内閣府は9月16日、災害時における安否不明者の氏名公表について検討するよう、都道府県などへ通知しました。7月に静岡県熱海市で発生した土石流災害では、静岡県災害対策本部は積極的に氏名を公表し、それによって救助対象者が絞り込まれ人命の救助活動の効率化・円滑化につながりました。今回の通知はこの事例を踏まえたものです。
「災害時における安否不明者の氏名等の公表について」と題された通知では、氏名などの公表を行うに当たっての留意事項を整理し、指針を示しています。氏名などの公表は人命の救助活動の効率化・円滑化に役立つ場合があることや発災当初の72 時間が極めて重要な時間帯であることなどを指摘した上で、公表の可否や判断基準などについて平時から検討しておくことを求めました。なお、安否不明者とは「行方不明者となる疑いのある者」と定義しています。

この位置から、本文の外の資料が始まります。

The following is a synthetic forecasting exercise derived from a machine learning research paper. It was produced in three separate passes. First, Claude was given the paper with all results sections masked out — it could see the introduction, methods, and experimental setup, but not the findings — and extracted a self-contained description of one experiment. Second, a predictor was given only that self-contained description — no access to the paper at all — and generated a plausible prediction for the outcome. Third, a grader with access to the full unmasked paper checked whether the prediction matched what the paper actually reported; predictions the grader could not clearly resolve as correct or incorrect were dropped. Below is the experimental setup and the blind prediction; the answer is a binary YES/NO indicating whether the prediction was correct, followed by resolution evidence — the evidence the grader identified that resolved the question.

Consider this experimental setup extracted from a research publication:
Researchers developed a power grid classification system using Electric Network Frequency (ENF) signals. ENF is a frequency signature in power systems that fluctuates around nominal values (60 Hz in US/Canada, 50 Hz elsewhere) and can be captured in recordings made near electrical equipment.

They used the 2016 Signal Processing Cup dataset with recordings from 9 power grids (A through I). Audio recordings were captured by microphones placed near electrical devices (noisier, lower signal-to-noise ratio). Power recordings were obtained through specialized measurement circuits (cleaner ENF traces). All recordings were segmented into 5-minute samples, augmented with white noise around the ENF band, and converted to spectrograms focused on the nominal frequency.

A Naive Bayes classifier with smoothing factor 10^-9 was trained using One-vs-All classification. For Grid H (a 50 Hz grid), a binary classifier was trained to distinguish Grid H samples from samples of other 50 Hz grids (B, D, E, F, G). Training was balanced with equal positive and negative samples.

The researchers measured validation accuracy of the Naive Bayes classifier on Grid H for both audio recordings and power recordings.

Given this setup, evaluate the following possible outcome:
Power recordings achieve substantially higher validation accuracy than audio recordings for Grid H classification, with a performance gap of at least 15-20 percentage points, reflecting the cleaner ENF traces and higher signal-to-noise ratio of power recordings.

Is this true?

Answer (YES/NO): NO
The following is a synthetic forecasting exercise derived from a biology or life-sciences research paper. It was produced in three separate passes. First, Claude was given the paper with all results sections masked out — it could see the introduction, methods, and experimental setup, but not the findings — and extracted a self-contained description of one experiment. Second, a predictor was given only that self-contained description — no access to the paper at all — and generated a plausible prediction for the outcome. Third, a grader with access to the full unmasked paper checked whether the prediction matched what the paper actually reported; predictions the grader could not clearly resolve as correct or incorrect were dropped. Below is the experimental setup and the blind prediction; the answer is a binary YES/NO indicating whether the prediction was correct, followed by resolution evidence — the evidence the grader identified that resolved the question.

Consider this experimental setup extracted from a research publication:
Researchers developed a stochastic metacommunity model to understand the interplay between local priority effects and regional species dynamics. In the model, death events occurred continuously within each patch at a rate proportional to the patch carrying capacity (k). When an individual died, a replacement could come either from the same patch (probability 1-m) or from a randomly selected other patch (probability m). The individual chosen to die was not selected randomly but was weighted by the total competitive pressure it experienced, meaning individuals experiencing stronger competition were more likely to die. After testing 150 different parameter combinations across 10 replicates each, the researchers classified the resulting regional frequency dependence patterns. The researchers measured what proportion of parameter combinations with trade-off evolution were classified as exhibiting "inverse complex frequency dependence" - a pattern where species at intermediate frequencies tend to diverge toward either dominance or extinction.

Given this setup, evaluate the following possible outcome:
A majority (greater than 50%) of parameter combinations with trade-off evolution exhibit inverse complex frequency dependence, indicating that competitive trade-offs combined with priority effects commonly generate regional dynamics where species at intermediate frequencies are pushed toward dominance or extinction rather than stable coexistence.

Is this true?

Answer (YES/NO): NO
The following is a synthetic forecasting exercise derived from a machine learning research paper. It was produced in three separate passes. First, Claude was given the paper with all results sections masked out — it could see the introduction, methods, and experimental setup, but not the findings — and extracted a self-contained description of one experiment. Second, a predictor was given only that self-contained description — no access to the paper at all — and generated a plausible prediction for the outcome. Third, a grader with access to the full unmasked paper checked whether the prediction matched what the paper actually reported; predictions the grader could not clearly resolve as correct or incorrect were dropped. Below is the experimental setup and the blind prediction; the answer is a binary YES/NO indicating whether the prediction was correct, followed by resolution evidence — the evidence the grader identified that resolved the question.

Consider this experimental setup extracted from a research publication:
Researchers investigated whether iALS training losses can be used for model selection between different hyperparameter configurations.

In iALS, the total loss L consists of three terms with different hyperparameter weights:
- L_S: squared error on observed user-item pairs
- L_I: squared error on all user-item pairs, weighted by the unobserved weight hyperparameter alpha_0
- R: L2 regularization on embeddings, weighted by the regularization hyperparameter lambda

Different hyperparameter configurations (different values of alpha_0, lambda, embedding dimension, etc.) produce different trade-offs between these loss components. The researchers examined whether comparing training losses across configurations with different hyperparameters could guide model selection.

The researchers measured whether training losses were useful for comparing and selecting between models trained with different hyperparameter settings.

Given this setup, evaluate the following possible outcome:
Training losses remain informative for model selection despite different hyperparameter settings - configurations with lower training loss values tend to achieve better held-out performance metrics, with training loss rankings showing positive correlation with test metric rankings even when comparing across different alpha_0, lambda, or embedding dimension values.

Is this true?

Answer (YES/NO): NO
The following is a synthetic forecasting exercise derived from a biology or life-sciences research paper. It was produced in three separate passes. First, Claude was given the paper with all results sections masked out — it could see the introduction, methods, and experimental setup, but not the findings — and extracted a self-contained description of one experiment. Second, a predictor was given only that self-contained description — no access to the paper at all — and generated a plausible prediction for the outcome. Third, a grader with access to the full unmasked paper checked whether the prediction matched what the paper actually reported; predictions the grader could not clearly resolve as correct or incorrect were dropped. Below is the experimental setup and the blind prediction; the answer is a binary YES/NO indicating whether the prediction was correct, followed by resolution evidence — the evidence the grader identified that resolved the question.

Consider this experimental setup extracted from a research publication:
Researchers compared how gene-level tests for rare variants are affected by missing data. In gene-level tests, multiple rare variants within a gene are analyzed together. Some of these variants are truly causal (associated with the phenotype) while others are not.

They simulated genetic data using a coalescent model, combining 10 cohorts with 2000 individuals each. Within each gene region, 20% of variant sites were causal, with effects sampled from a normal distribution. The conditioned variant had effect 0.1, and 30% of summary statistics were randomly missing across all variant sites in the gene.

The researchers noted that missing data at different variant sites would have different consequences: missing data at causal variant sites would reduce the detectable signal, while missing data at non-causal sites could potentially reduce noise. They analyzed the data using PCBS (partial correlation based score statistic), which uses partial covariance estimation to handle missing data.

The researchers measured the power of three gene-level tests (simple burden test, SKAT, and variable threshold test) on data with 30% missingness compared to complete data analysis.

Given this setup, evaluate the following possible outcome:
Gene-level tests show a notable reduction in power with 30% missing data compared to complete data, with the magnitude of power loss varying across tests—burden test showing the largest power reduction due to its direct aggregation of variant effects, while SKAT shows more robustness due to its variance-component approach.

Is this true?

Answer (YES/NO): NO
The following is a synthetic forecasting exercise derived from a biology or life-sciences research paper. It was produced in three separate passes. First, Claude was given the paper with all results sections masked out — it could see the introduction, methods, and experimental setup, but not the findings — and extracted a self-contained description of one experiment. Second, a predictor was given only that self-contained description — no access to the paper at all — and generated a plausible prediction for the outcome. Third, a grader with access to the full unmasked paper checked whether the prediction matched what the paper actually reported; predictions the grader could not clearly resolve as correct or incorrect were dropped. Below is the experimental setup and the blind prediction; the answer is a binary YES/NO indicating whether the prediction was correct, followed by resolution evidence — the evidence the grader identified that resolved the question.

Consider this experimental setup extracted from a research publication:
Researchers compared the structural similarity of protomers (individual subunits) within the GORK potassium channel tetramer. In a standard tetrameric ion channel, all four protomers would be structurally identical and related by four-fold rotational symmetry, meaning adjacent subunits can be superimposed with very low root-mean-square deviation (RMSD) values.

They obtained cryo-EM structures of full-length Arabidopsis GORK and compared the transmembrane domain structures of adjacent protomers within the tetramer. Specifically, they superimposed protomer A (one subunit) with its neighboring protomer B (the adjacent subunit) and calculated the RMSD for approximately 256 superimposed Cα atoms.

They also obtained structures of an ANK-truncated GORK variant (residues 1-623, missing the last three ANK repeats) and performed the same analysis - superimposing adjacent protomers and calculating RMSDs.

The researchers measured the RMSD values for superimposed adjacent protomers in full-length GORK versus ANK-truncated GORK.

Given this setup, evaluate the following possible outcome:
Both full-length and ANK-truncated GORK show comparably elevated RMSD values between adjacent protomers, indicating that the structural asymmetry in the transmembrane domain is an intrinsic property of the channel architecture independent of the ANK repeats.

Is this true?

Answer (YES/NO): NO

地方公共団体は個人情報保護条例に照らして氏名などの公表について判断しますが、指針では、同条例が定める個人情報の利用および提供制限の例外規定の適用を検討するよう促しました。ただ、配偶者からの暴力(DV)やストーカー行為の被害者などが氏名などの公表によって不利益を被らないよう、関係機関との調整も同時に求めました。
また、公表の可否の判断に時間を要する対象者がいる場合には、それ以外の公表可能な対象者から段階的に公表することも考えられると示しています。